32 C
Medan
Friday, June 28, 2024

Mengungkap Kebenaran Penembakan Misterius

Oleh: Supriad Purba

Slogan “Melawan Lupa” adalah bentuk kampanye yang efektif dalam mengungkap kebenaran masa lalu kaitan dengan kejahatan kemanusiaan serta pelangggaran hak asasi manusia (HAM) berat. Ajakan itu juga kemungkinan  akan membuka misteri besar dalam kasus Penembakan Misterius (Petrus) yang pernah dilakukan oleh Negara terhadap warga negaranya.

Walaupun dengan alasan apapun, tidak ada pembenaran yang bisa dijadikan sebagai alasan oleh Negara karena telah mengabaikan prinsip hak asasi manusia dan sejatinya pelaku dibalik itu harus diungkap dan diadili sebagai penjahat kemanusiaan.

#### Catatan Data:
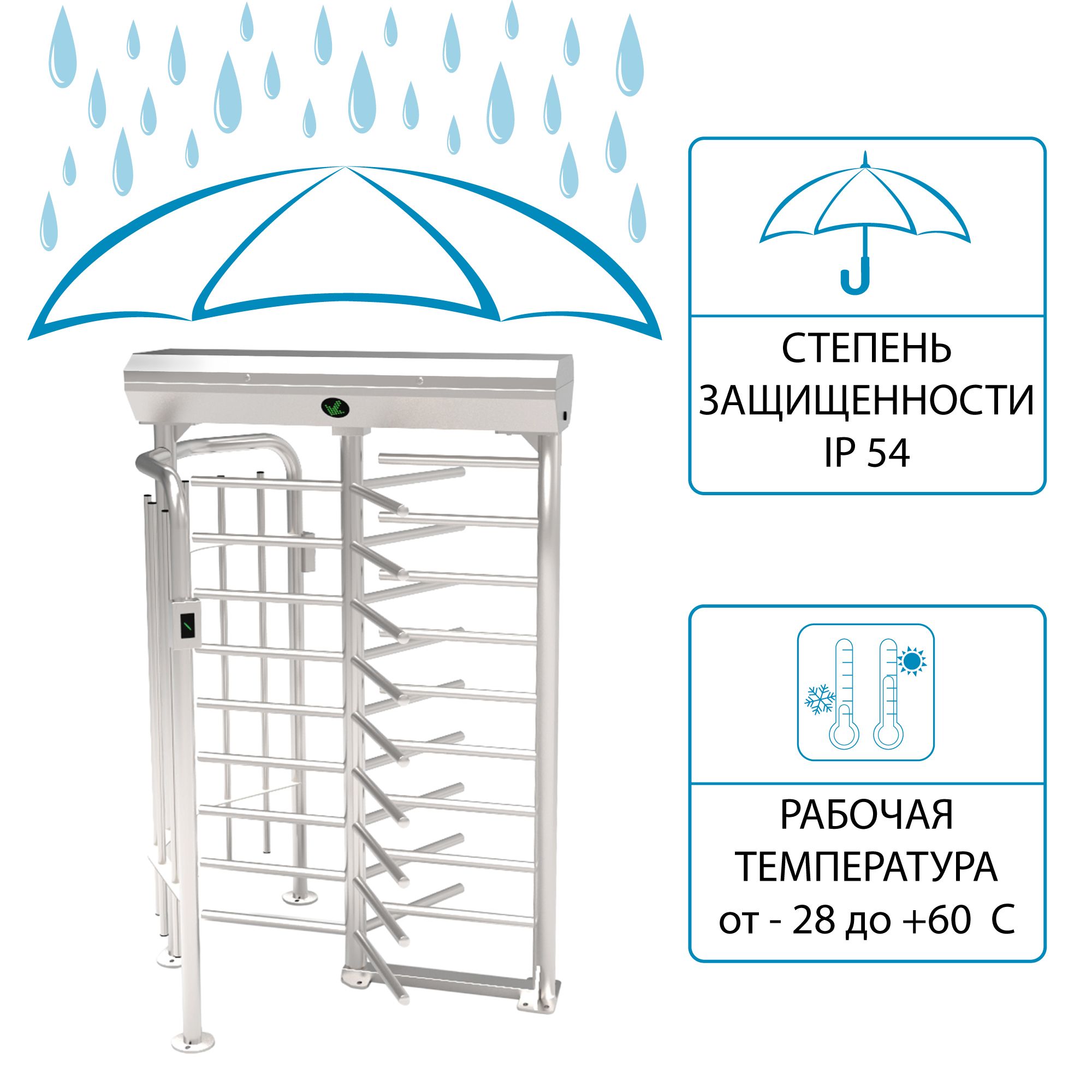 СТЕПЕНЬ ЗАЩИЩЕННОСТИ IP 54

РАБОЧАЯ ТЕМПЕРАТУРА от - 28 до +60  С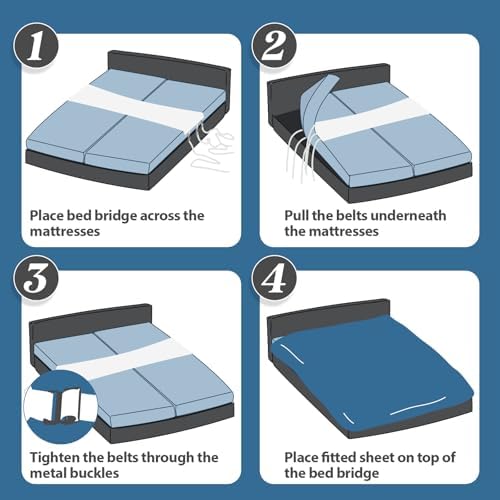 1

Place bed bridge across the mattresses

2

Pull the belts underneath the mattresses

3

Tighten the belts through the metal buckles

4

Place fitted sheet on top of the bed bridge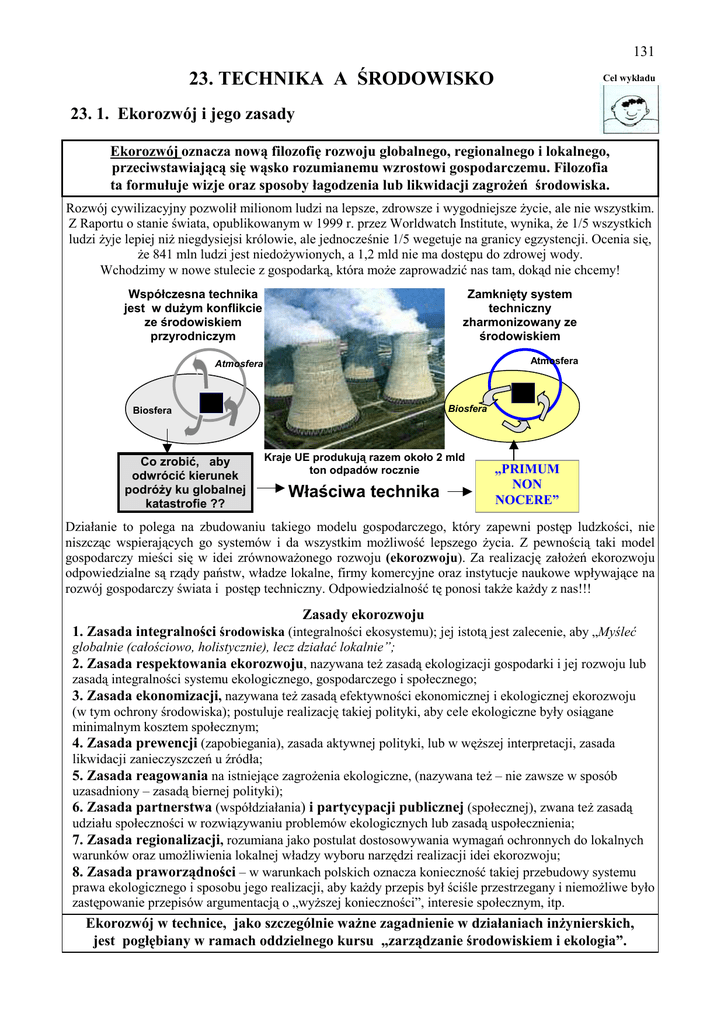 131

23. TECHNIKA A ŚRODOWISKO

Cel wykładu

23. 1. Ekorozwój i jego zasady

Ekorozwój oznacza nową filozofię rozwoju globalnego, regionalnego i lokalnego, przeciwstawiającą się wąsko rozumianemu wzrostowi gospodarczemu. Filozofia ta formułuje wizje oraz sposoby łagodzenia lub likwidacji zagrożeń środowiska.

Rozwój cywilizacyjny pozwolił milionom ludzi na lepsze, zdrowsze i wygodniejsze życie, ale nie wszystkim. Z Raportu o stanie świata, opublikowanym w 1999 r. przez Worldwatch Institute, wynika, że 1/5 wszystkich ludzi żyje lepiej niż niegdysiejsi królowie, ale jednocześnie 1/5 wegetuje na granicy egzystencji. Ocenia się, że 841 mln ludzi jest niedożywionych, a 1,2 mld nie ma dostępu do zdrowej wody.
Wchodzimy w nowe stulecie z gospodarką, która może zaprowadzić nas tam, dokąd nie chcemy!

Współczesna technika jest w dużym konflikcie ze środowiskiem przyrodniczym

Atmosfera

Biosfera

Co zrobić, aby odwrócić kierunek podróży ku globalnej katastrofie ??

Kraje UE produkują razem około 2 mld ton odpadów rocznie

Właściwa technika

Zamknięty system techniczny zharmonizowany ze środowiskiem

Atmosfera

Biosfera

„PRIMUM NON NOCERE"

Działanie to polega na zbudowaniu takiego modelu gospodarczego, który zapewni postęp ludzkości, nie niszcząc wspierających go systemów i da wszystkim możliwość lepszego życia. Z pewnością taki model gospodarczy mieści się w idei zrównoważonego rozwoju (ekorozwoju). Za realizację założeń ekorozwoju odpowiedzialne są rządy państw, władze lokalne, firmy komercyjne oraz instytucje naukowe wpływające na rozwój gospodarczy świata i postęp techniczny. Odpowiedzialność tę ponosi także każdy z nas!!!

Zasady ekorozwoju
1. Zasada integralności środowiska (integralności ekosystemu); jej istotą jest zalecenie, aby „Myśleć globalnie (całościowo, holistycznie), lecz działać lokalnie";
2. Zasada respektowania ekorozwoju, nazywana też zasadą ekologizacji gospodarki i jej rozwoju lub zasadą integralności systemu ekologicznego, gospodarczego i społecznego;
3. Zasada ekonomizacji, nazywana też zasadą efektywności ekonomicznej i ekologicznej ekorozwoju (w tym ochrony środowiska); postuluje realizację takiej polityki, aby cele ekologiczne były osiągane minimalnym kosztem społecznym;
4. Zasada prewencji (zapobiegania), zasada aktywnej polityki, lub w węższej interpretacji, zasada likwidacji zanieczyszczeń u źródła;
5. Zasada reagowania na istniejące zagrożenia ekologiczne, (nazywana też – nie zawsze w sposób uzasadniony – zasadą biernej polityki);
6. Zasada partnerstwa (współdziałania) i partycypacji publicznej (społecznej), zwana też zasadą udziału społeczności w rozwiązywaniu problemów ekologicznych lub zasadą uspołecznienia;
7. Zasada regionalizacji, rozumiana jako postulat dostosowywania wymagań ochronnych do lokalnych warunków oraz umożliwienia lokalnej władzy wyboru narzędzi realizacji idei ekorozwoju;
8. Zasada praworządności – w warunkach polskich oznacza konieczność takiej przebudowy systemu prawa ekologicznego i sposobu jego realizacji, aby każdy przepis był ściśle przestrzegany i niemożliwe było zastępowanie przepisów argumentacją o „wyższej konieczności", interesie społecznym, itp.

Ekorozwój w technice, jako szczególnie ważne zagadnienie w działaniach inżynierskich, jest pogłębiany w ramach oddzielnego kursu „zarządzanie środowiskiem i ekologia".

#### Tugas Latihan:
A – Tuliskan kembali bagian tulisan tentang Penembakan Misterius di atas, antara "Mengungkap Kebenaran Penembakan" dan "terhadap warga negaranya.", termasuk kedua bagian itu.
B – Teruskan tulisan tentang Penembakan Misterius mulai dari kalimat terakhirnya.

#### Jawaban Tugas:
A –
Mengungkap Kebenaran Penembakan Misterius

Oleh: Supriad Purba

Slogan “Melawan Lupa” adalah bentuk kampanye yang efektif dalam mengungkap kebenaran masa lalu kaitan dengan kejahatan kemanusiaan serta pelangggaran hak asasi manusia (HAM) berat. Ajakan itu juga kemungkinan  akan membuka misteri besar dalam kasus Penembakan Misterius (Petrus) yang pernah dilakukan oleh Negara terhadap warga negaranya.

B –
Setelah tertunda lebih dari 10 tahun, Komisi Nasional Hak Asasi Manusia (Komnas HAM) akhirnya menyelesaikan penyelidikan pro justisia terhadap kasus penembakan misterius (petrus) yang terjadi sepanjang tahun 1982-1985. Hasilnya, terindikasi adanya pelanggaran HAM secara sistematis yang dilakukan oleh pemerintah terhadap warga sipil yang dicap pelaku kejahatan seperti preman, bromocora, dan gali. Tindakan penembakan misterius ini juga disinyalir dimanfaatkan pemerintah untuk membungkam sipil atau aktivis yang kritis.

Ketua Tim Ad Hoc Penyelidikan Pelanggaran HAM berat Peristiwa Petrus 1982-1985, Yosep Adi Prasetyo yang akrab disapa Stanley menuturkan, berdasarkan hasil penyelidikan yang dilakukan oleh Komnas HAM sejak Juli 2008 hingga 31 Agustus 2011, Komnas HAM menyimpulkan bahwa peristiwa penembakan misterius (petrus) di sejumlah wilayah di Indonesia pada 1982-1985 merupakan pelanggaran HAM berat dan kejahatan luar biasa karena memakan korban hingga ribuan orang.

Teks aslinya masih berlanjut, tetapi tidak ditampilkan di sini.